• WHAT THE TASK ASKS: From the line with "Full size refrigerator, oven and cooktop" through the line with "電車の中でLINEを送信する会社員の女性", repeat the entries verbatim, both end lines included, and add nothing.

• DATASET CONTENT:
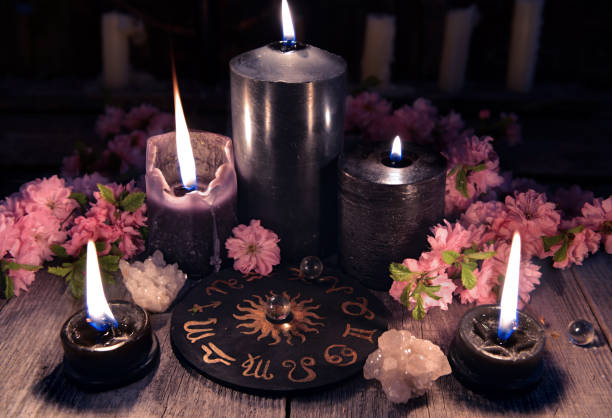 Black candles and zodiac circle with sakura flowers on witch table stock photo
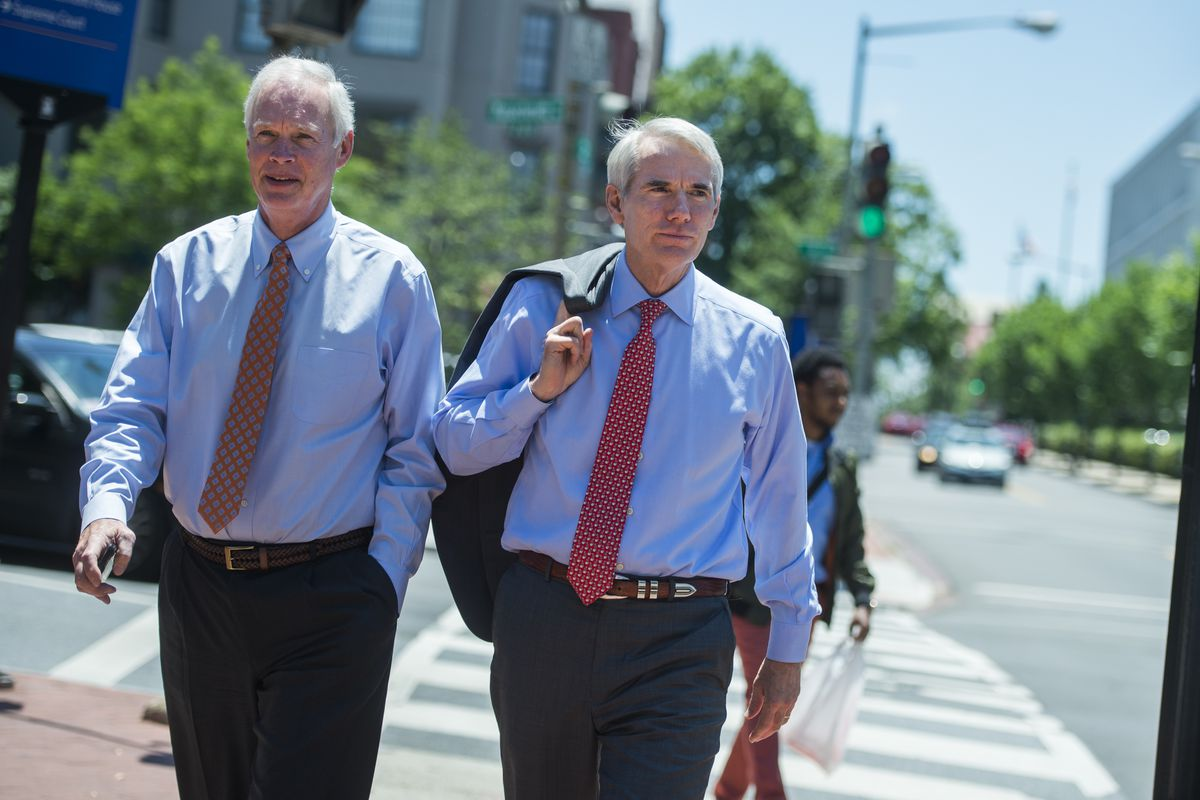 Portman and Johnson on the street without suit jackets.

* * *

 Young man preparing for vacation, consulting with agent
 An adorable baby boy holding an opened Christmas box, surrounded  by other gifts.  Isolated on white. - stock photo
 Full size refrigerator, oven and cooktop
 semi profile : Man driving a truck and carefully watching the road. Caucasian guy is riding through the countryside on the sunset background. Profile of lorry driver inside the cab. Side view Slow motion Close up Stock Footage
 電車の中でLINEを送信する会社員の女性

• EXERCISE RESULT:
 Full size refrigerator, oven and cooktop
 semi profile : Man driving a truck and carefully watching the road. Caucasian guy is riding through the countryside on the sunset background. Profile of lorry driver inside the cab. Side view Slow motion Close up Stock Footage
 電車の中でLINEを送信する会社員の女性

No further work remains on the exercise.